The Man You Should Be Reading
How a dead Trappist monk keeps dropping truth bombs on us today
Swimming in the news stream all day – as too many of us tend to do – can be a bit like swimming in the East River. If you form your body into a buoyantly-shaped object, the water can keep you afloat. But don’t be surprised when you emerge from it slicked with industrial runoff, human waste, and cadaver juice. It’s not that the news today is any worse than it ever was. War, pestilence, greed, dishonesty, cruelty – these are not new stories. There’s just more messengers delivering the bad news with ruthless efficiency than ever before.
Sometimes, the only remedy is a scalding shower for the insides.

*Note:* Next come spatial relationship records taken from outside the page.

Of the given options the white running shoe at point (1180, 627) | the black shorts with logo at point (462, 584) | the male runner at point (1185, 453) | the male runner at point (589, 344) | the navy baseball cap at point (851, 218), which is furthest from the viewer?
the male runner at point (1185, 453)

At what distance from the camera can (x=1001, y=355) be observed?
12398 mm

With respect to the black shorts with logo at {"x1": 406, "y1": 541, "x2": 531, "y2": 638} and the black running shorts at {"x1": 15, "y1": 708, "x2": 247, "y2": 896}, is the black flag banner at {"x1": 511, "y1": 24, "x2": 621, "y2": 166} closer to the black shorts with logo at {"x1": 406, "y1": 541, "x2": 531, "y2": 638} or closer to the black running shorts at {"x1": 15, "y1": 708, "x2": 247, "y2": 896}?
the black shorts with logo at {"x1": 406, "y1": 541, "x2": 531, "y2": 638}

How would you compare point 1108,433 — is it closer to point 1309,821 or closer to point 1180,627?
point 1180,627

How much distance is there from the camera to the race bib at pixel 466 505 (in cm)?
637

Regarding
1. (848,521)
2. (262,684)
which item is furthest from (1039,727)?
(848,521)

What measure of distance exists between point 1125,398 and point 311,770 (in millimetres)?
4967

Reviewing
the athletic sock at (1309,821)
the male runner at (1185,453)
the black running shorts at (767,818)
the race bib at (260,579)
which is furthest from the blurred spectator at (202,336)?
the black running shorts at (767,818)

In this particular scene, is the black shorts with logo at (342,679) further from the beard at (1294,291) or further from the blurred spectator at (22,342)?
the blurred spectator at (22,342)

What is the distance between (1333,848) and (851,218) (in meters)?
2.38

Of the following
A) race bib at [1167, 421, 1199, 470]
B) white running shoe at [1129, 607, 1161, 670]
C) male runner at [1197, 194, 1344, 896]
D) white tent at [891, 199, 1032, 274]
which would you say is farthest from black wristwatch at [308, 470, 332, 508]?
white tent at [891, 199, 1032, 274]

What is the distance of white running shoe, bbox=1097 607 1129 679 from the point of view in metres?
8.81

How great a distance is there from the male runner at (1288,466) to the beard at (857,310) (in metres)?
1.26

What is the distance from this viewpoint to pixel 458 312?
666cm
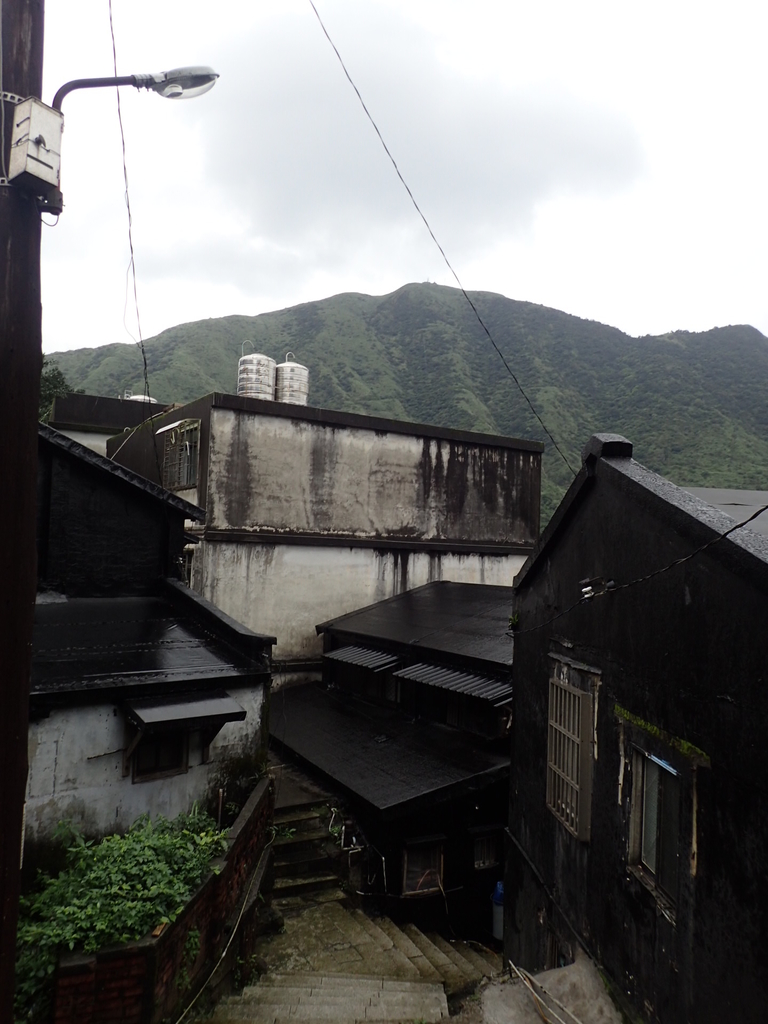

And when I need one, I often turn to a dead Trappist monk, which is weird, because I’m not even Catholic. The Baptist minders of my youth wouldn’t hear of me regarding a papist as a spiritual lodestar, elsewise, I might get fancy ideas about worshiping Mary or about the broken Saltines in the communion tray turning into Jesus’s actual flesh. “Cannibalism is un-Christian,” I can almost hear them tutting. And wine turning into J.C.’s blood was a non-starter too. Not so much on anti-vampirism grounds. But on anti-wine grounds. All good Baptists of my upbringing knew that Jesus’s blood should be represented by Welch’s grape juice. Upgrade it to a nice Syrah, and you’re not only promoting drunkenness, but really cutting into the tithes and offerings.
But this offering isn’t about my Baptist flashbacks. It’s about a man whose words throw me a lifeline with great regularity.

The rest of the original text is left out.